四 改正の理由 日米安全保障条約に基づく義務を的確に履行するため、我が国に駐留するアメリカ合衆国の軍隊の用に供するため所有者等との合意又は日本国とアメリカ合衆国との間の相互協力及び安全保障条約第六条に基づく施設及び区域並びに日本国における合衆国軍隊の地位に関する協定の実施に伴う土地等の使用等に関する特別措置法の規定により使用されている土地等で引き続き駐留軍の用に供するためその使用について同法第五条の規定による認定があったものについて、その使用期間の末日以前に必要な権利を取得するための手続が完了しないときは、当該手続が完了するまでの間、適正な補償の下でこれを暫定使用することができることとする必要がある。これが、この法律案を提出する理由である。
 右が政府・与党において述べている法改正の理由であるが、要は、日米安全保障条約に基づく義務を的確に履行するために暫定使用を認める必要があると言っているだけでる。
 安保条約を絶対視していることの問題性はひとまず置いておくとして、ここで強調しておきたいのは、「暫定」使用という言葉に惑わされてはならないということである。
 「暫定」という言葉は、本式に決定しないで、仮にとりきめることを意味する。ところが、暫定使用という名目にもかかわらず、その本質は、行政権による一方的かつ強権的な土地強奪に他ならず、悪名高き「国家総動員法」、「土地工作物管理使用収用令」に比すべき、有事立法的性格をもつものとなっている。まさに戦前の専制体制への逆戻りである。

● **課題**
上の、駐留軍用地の暫定使用をめぐる法改正についての文章を、一字も変えずに全文書き出してください。

[ラベル付き領域データの抜粋]
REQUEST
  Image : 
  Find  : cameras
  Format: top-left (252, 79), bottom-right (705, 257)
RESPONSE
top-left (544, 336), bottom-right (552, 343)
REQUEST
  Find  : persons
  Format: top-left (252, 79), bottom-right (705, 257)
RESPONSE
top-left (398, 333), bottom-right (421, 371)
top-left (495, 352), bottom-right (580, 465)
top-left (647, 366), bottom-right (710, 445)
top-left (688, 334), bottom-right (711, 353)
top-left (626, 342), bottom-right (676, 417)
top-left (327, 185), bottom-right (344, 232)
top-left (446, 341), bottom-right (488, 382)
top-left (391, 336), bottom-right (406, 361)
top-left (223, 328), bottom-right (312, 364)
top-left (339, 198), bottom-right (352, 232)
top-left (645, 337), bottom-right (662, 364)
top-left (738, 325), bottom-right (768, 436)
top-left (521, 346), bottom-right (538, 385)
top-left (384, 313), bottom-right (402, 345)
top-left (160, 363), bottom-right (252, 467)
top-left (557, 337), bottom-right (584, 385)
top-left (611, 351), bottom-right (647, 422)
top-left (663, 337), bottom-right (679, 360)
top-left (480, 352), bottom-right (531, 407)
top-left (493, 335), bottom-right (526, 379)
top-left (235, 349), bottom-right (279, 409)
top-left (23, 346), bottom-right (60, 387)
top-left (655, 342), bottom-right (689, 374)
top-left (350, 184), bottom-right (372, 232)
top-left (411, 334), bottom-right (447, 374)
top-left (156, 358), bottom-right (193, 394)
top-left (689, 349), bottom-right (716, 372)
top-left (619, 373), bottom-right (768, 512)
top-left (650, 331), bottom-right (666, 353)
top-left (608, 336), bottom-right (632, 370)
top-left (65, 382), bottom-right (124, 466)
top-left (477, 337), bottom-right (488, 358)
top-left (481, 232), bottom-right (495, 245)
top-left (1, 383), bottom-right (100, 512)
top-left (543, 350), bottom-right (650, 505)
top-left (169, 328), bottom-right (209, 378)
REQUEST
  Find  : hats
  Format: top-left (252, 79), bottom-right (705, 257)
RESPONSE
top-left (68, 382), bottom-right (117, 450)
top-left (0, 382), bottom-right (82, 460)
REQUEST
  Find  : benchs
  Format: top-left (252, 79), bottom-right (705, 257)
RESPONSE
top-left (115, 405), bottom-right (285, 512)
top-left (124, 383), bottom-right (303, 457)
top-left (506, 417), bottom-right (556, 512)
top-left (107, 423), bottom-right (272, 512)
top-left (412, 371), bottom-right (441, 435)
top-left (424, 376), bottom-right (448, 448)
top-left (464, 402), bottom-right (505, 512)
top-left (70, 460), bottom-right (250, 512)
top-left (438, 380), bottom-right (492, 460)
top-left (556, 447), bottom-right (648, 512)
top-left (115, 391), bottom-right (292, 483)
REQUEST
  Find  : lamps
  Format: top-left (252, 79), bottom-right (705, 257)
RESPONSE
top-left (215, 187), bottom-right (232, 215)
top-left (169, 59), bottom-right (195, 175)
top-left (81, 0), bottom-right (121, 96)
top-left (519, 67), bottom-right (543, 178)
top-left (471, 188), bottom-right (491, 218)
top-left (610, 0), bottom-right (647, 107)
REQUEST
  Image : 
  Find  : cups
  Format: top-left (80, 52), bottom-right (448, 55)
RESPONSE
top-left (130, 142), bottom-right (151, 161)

● **解答**
四 改正の理由 日米安全保障条約に基づく義務を的確に履行するため、我が国に駐留するアメリカ合衆国の軍隊の用に供するため所有者等との合意又は日本国とアメリカ合衆国との間の相互協力及び安全保障条約第六条に基づく施設及び区域並びに日本国における合衆国軍隊の地位に関する協定の実施に伴う土地等の使用等に関する特別措置法の規定により使用されている土地等で引き続き駐留軍の用に供するためその使用について同法第五条の規定による認定があったものについて、その使用期間の末日以前に必要な権利を取得するための手続が完了しないときは、当該手続が完了するまでの間、適正な補償の下でこれを暫定使用することができることとする必要がある。これが、この法律案を提出する理由である。
 右が政府・与党において述べている法改正の理由であるが、要は、日米安全保障条約に基づく義務を的確に履行するために暫定使用を認める必要があると言っているだけでる。
 安保条約を絶対視していることの問題性はひとまず置いておくとして、ここで強調しておきたいのは、「暫定」使用という言葉に惑わされてはならないということである。
 「暫定」という言葉は、本式に決定しないで、仮にとりきめることを意味する。ところが、暫定使用という名目にもかかわらず、その本質は、行政権による一方的かつ強権的な土地強奪に他ならず、悪名高き「国家総動員法」、「土地工作物管理使用収用令」に比すべき、有事立法的性格をもつものとなっている。まさに戦前の専制体制への逆戻りである。